Transcribe the lines exactly, beginning with the one that contains "Considering this view, how" and ending with the final line of the records. Do not transcribe pictures.

* begin Supplied data *

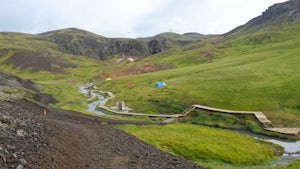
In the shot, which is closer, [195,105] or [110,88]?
[195,105]

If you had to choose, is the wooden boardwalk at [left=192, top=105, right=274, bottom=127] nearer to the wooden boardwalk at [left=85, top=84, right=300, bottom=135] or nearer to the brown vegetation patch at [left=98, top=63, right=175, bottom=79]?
the wooden boardwalk at [left=85, top=84, right=300, bottom=135]

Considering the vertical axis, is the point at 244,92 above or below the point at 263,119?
above

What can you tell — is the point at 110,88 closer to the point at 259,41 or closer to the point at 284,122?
the point at 284,122

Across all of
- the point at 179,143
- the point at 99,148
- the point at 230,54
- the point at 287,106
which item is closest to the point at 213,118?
the point at 287,106

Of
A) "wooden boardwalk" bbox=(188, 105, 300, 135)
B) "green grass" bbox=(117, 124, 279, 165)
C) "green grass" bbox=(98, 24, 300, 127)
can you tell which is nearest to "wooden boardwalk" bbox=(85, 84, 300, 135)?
"wooden boardwalk" bbox=(188, 105, 300, 135)

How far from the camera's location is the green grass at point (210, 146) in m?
41.2

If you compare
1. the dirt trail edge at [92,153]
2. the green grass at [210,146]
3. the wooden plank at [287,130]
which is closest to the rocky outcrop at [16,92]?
the dirt trail edge at [92,153]

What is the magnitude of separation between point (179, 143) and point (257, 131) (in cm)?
2167

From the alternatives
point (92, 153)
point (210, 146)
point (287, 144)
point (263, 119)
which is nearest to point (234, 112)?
point (263, 119)

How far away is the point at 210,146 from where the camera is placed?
43969 millimetres

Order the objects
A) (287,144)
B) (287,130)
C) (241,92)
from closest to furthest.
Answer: (287,144) < (287,130) < (241,92)

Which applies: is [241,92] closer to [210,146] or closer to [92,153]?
[210,146]

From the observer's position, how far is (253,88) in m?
81.8

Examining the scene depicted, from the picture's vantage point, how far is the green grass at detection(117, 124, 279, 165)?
41.2 meters
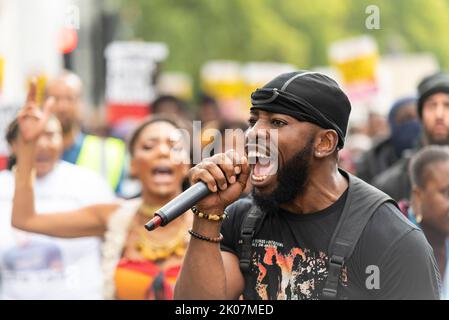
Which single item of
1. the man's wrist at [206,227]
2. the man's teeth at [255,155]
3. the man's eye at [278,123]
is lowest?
the man's wrist at [206,227]

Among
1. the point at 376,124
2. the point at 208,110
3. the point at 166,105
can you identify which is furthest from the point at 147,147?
the point at 376,124

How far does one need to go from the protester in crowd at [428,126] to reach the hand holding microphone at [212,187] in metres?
3.07

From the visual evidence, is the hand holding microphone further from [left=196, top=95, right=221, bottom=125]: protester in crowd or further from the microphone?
[left=196, top=95, right=221, bottom=125]: protester in crowd

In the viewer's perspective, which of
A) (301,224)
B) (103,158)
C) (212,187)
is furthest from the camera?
(103,158)

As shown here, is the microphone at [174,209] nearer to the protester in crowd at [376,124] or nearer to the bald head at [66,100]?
the bald head at [66,100]

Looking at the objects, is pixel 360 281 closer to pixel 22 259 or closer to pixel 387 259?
pixel 387 259

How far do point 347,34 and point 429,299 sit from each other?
31.9 meters

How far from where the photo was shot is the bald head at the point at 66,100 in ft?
A: 28.9

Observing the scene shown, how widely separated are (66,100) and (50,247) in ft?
7.50

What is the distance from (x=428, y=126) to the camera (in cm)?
707

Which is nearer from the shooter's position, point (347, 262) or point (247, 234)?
point (347, 262)

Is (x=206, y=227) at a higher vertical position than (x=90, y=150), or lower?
lower

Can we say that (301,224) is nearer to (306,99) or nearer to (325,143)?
(325,143)

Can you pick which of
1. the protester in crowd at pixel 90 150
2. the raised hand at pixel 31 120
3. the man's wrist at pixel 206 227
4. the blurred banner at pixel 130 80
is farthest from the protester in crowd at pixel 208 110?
the man's wrist at pixel 206 227
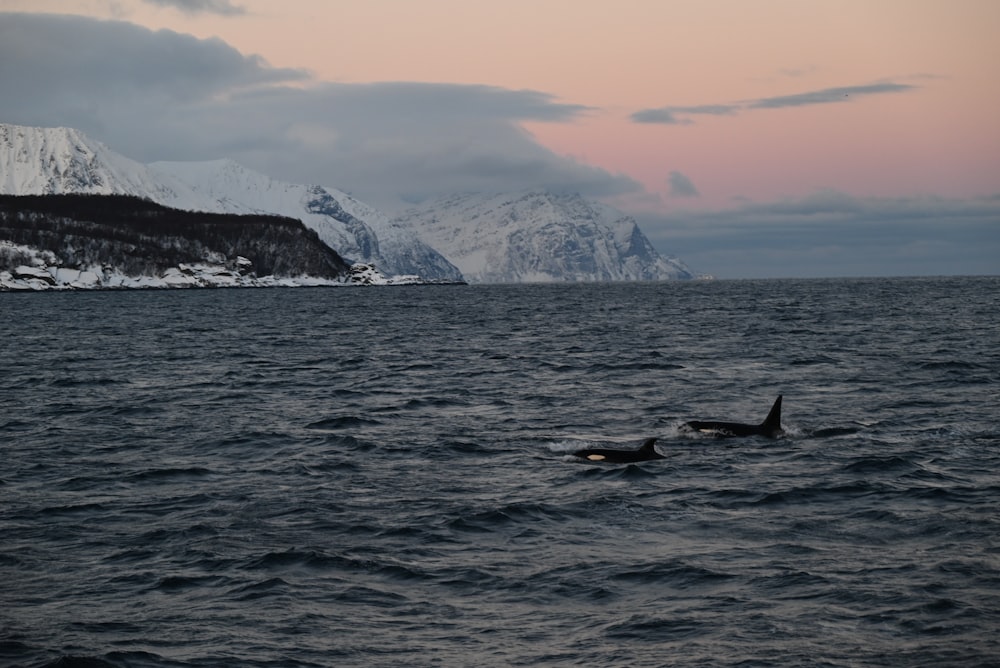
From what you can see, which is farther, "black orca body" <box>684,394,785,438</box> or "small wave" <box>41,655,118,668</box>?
"black orca body" <box>684,394,785,438</box>

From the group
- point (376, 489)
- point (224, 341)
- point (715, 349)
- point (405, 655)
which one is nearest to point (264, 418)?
Result: point (376, 489)

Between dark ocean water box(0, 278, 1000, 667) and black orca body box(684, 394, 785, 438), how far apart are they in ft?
2.28

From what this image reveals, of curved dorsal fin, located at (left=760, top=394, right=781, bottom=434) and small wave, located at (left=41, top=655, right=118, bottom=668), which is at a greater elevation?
curved dorsal fin, located at (left=760, top=394, right=781, bottom=434)

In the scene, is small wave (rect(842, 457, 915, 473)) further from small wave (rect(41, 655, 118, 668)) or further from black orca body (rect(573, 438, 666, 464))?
small wave (rect(41, 655, 118, 668))

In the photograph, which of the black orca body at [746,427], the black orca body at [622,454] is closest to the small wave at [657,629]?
the black orca body at [622,454]

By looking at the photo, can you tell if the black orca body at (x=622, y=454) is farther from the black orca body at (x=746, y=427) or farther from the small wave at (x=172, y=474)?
the small wave at (x=172, y=474)

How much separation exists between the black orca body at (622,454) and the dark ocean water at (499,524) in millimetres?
656

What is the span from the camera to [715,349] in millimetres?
70438

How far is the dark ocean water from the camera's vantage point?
16.0m

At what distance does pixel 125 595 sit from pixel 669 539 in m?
10.2

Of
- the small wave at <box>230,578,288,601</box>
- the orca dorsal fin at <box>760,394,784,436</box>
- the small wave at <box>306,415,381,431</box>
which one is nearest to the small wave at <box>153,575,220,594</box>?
the small wave at <box>230,578,288,601</box>

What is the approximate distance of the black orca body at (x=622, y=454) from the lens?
98.1ft

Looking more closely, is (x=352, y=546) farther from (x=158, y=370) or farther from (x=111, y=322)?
(x=111, y=322)

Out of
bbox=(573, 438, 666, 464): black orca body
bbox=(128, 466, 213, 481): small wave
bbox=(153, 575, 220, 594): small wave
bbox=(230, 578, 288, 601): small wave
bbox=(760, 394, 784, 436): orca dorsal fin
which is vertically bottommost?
bbox=(230, 578, 288, 601): small wave
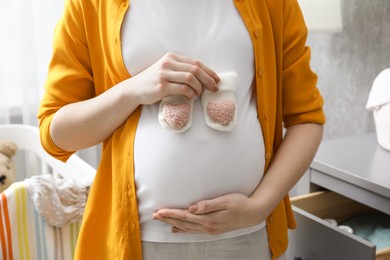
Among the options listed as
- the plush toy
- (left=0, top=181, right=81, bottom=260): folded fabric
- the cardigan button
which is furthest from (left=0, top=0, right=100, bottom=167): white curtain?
the cardigan button

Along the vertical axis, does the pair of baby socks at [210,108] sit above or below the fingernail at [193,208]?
above

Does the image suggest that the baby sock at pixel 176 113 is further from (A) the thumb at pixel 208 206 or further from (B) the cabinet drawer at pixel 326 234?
(B) the cabinet drawer at pixel 326 234

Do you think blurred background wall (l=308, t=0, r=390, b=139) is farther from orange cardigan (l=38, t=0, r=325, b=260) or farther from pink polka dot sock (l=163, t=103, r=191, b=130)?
pink polka dot sock (l=163, t=103, r=191, b=130)

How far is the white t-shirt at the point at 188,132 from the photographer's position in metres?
0.86

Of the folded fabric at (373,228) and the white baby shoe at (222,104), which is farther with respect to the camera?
the folded fabric at (373,228)

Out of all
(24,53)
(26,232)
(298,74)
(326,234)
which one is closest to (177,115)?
(298,74)

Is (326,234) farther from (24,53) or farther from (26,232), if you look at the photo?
(24,53)

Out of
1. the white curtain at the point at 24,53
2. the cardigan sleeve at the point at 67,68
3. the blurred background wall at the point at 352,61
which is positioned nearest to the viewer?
the cardigan sleeve at the point at 67,68

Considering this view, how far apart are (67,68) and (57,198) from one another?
550mm

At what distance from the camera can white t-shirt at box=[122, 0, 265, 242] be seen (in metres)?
0.86

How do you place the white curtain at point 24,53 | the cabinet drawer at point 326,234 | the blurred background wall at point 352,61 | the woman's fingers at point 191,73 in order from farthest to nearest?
the white curtain at point 24,53
the blurred background wall at point 352,61
the cabinet drawer at point 326,234
the woman's fingers at point 191,73

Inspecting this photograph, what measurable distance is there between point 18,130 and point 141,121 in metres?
1.10

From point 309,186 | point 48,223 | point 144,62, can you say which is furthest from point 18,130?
point 144,62

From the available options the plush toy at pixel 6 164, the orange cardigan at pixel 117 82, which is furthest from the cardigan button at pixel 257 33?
the plush toy at pixel 6 164
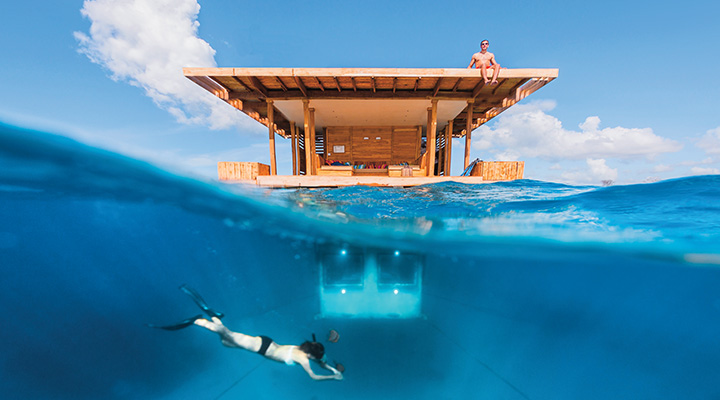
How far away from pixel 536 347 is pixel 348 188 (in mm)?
12003

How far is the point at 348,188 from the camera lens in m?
8.17

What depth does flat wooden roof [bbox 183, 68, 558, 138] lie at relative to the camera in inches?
352

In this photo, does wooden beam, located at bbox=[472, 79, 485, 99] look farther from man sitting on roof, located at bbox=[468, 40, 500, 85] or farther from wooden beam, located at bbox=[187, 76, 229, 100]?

* end Supplied data *

The answer:
Considering this view, how far apart are (67,68) and (57,198) from one another?
550mm

At what distance from the camera can white t-shirt at box=[122, 0, 265, 242] be seen (in metres)?
0.86

How do you place the white curtain at point 24,53 | the cabinet drawer at point 326,234 | the blurred background wall at point 352,61 | the woman's fingers at point 191,73 in order from farthest to nearest?
the white curtain at point 24,53
the blurred background wall at point 352,61
the cabinet drawer at point 326,234
the woman's fingers at point 191,73

Inspecting this photograph, what measurable distance is there between point 18,130 and point 141,121 in metres?
1.10

From point 309,186 | point 48,223 | point 144,62, can you say which is furthest from point 18,130?
point 144,62

From the available options the plush toy at pixel 6 164, the orange cardigan at pixel 117 82, which is furthest from the cardigan button at pixel 257 33?
the plush toy at pixel 6 164
How far away from pixel 536 347 is pixel 348 188 (in mm)?
12003

How far is the point at 348,188 from the camera lens in m?
8.17

What depth does flat wooden roof [bbox 183, 68, 558, 138] lie at relative to the camera in inches?
352

In this photo, does wooden beam, located at bbox=[472, 79, 485, 99] look farther from man sitting on roof, located at bbox=[468, 40, 500, 85] or farther from wooden beam, located at bbox=[187, 76, 229, 100]?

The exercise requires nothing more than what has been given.